GIVEN PASSAGE:
Formats

DataAxesFormats.Formats Module

The FormatReader and FormatWriter interfaces specify a low-level API for storing Daf data. To extend Daf to support an additional format, create a new implementation of this API.

A storage format object contains some named scalar data, a set of axes (each with a unique name for each entry), and named vector and matrix data based on these axes.

Data properties are identified by a unique name given the axes they are based on. That is, there is a separate namespace for scalar properties, vector properties for each specific axis, and matrix properties for each (ordered) pair of axes.

For matrices, we keep careful track of their layout(@ref). Specifically, a storage format only deals with column-major matrices, listed under the rows axis first and the columns axis second. A storage format object may hold two copies of the same matrix, in both possible memory layouts, in which case it will be listed twice, under both axes orders.

In general, storage format objects are as "dumb" as possible, to make it easier to support new storage formats. The required functions implement a glorified key-value repository, with the absolutely minimal necessary logic to deal with the separate property namespaces listed above.

For clarity of documentation, we split the type hierarchy to DafWriter <: FormatWriter <: DafReader <: FormatReader .

The functions listed here use the FormatReader for read-only operations and FormatWriter for write operations into a Daf storage. This is a low-level API, not meant to be used from outside the package, and therefore is not re-exported from the top-level DataAxesFormats namespace.

In contrast, the functions using DafReader and DafWriter describe the high-level API meant to be used from outside the package, and are re-exported. These functions are listed in the DataAxesFormats.Readers and DataAxesFormats.Writers modules. They provide all the logic common to any storage format, allowing us to keep the format-specific functions as simple as possible.

That is, when implementing a new Daf storage format, you should write struct MyFormat <: DafWriter , and implement the functions listed here for both FormatReader and FormatWriter .

Read API

DataAxesFormats.Formats.FormatReader Type

An low-level abstract interface for reading from Daf storage formats.

We require each storage format to have a .name and an .internal:: Internal property. This enables all the high-level DafReader functions.

Each storage format must implement the functions listed below for reading from the storage.

DataAxesFormats.Formats.Internal Type
struct Internal ... end

Internal data we need to keep in any concrete FormatReader . This has to be available as a .internal data member of the concrete format. This enables all the high-level DafReader and DafWriter functions.

The constructor will automatically call unique_name to try and make the names unique for improved error messages.

Caching

DataAxesFormats.Formats.CacheGroup Type

Types of cached data inside Daf .

TASK PROMPT:
Answer these questions from the Formats module documentation:
(a) Which two properties must every storage format have?
(b) Which memory layout of matrices does a storage format deal with?
(c) In which modules are the functions using DafReader and DafWriter listed?
None of the material is needed here.

SUPPLIED INFORMATION:

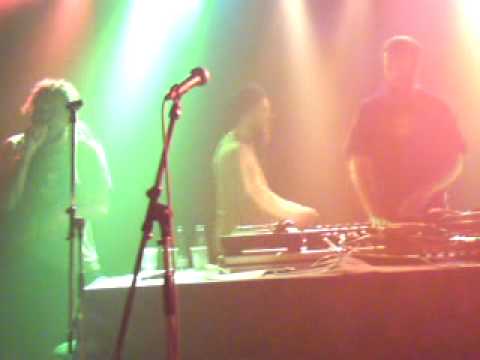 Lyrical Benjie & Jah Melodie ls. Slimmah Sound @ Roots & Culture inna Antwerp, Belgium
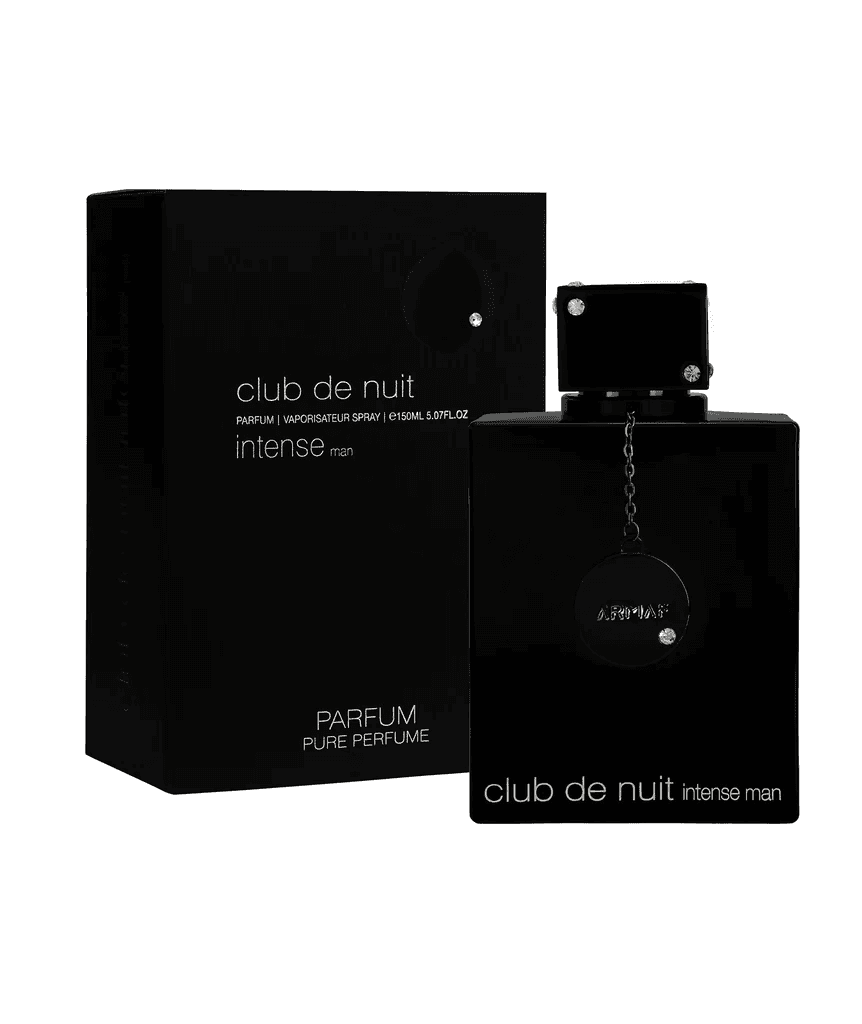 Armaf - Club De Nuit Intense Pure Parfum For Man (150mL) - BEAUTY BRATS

ANSWER SPACE:
(a) A .name property and an .internal:: Internal property.
(b) Column-major.
(c) DataAxesFormats.Readers and DataAxesFormats.Writers.